───── Task inputs ─────

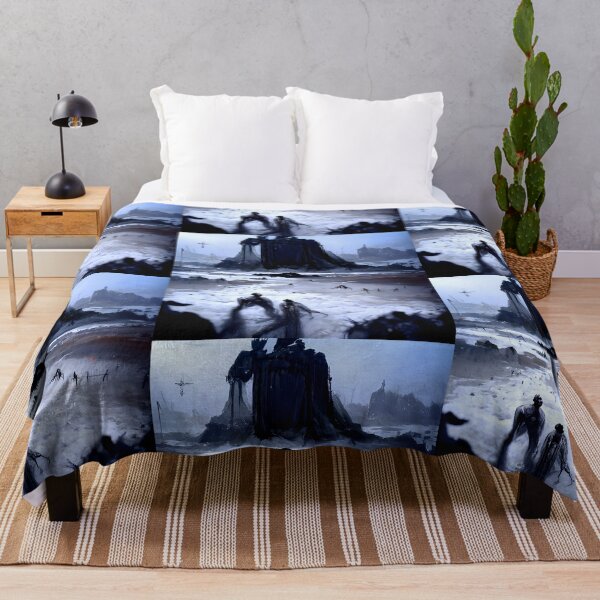 Item preview, Normandy designed and sold by MonatheExplorer.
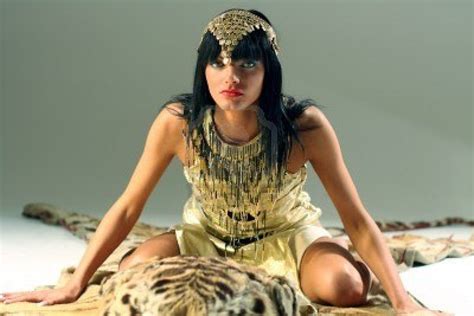 pin by lisi elizabeth on egipto cleopatra beauty secrets beauty tips for skin french beauty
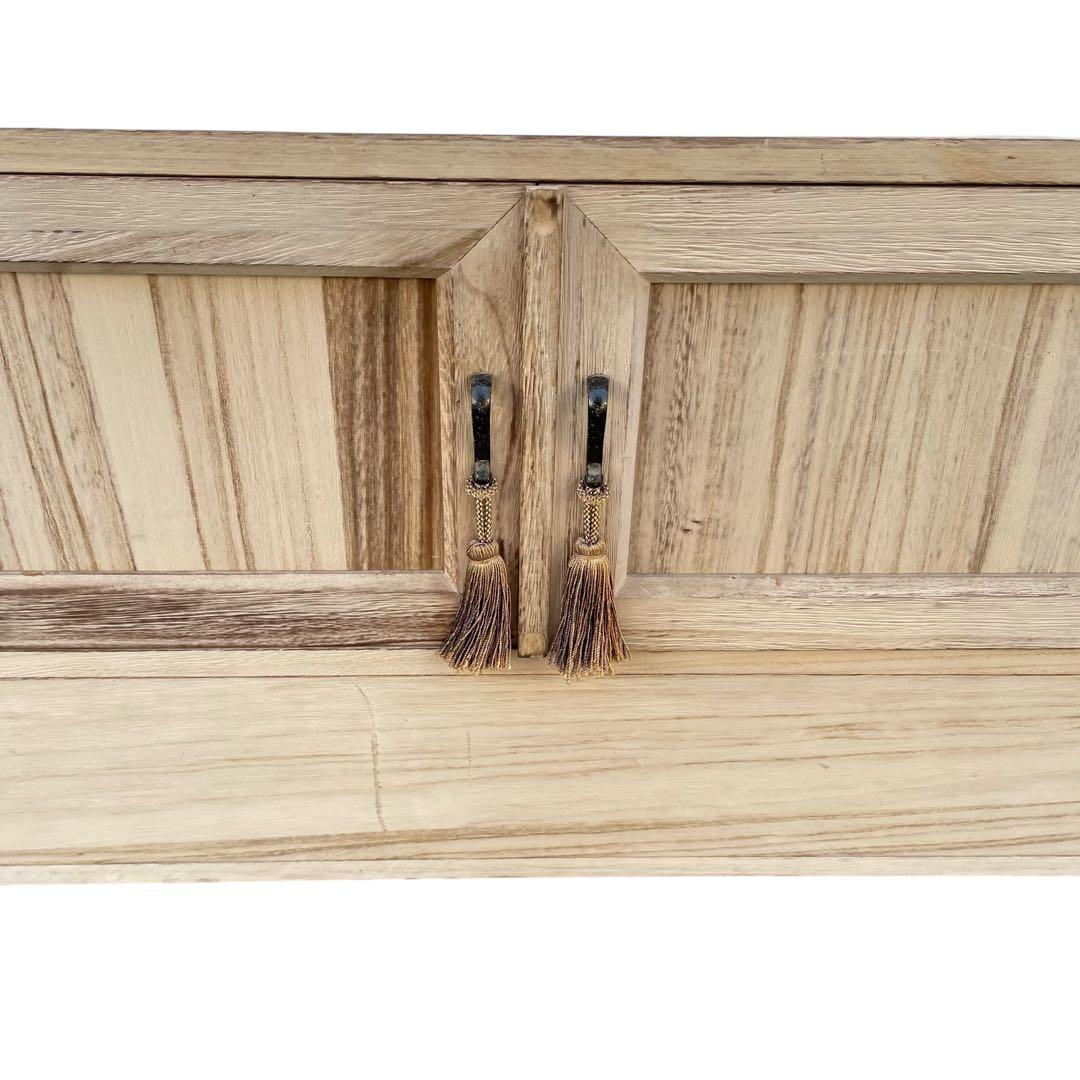 桐ダンス　桐箪笥　桐たんす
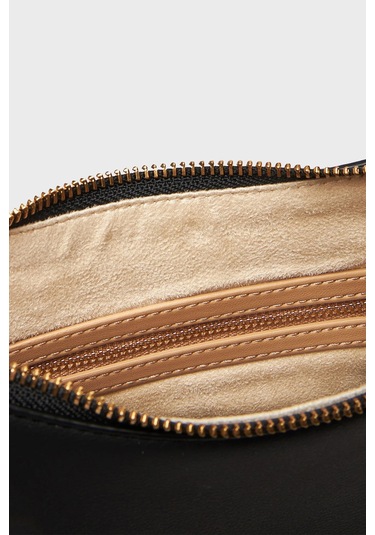 Love Moschino Kadın Çanta Jc4027pp1nkd0000 Siyah Siyah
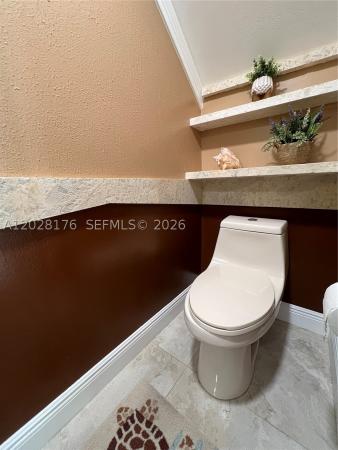 Wimbledon Villas At Town Place, 21719 Cromwell Cir, Boca Raton, Florida 33486, image 3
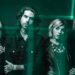 Locais lançam novo videoclipe para 'Hollow Walls'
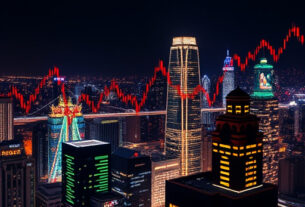 forex-640x480-26539641.jpeg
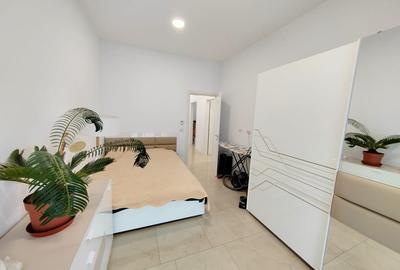 Apartament cu 4 camere decomandat în Torontalului - 12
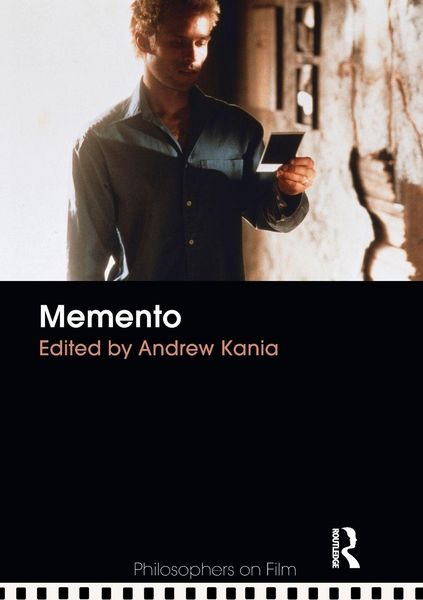 Produktbild: Memento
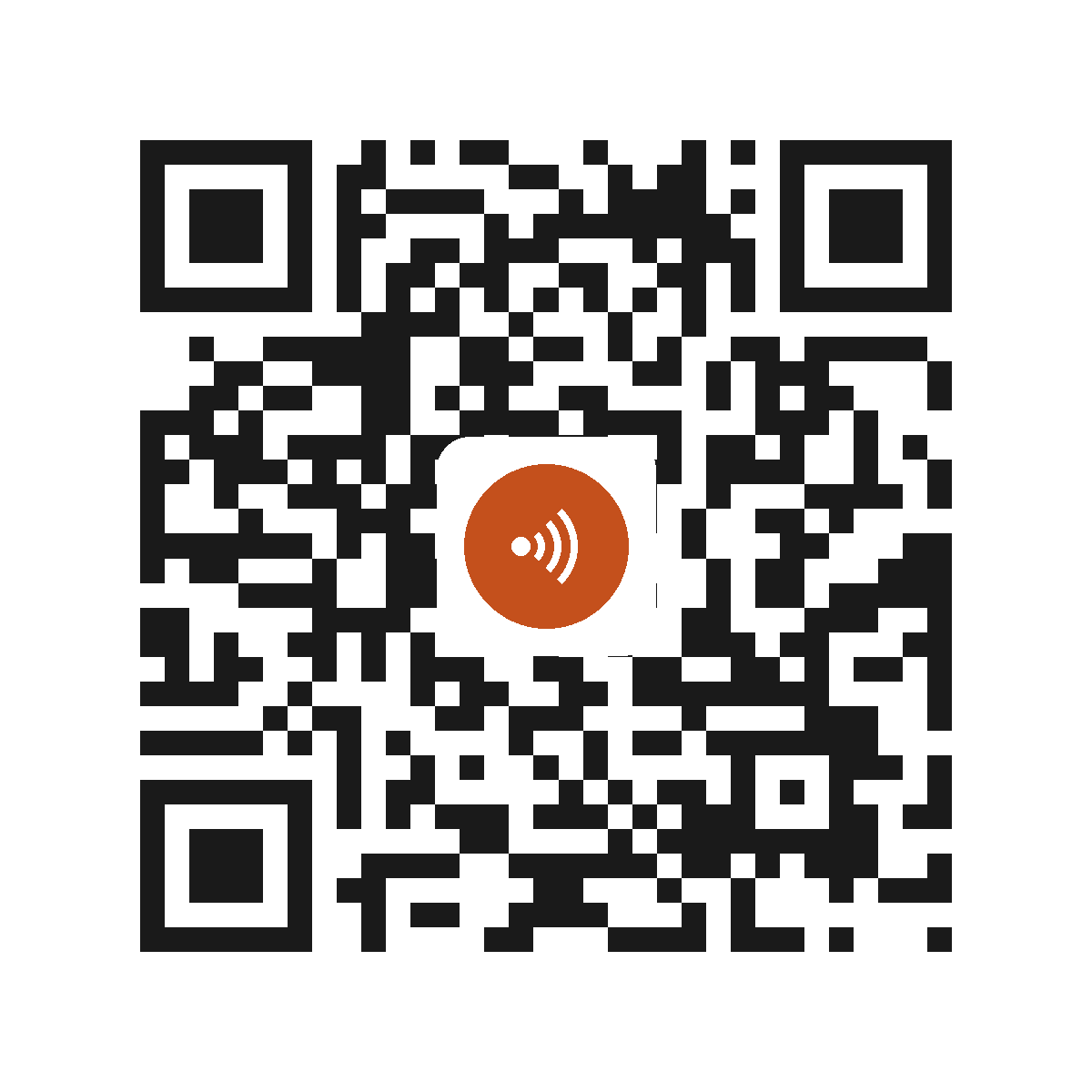 IB4580PI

─────

Exercise requirements ▸ Output the line that contains "Apartament cu 4" and every line after it to the end of the records, word for word, leaving out the pictures.

Problem solution ▸
 Apartament cu 4 camere decomandat în Torontalului - 12
 Produktbild: Memento
 IB4580PI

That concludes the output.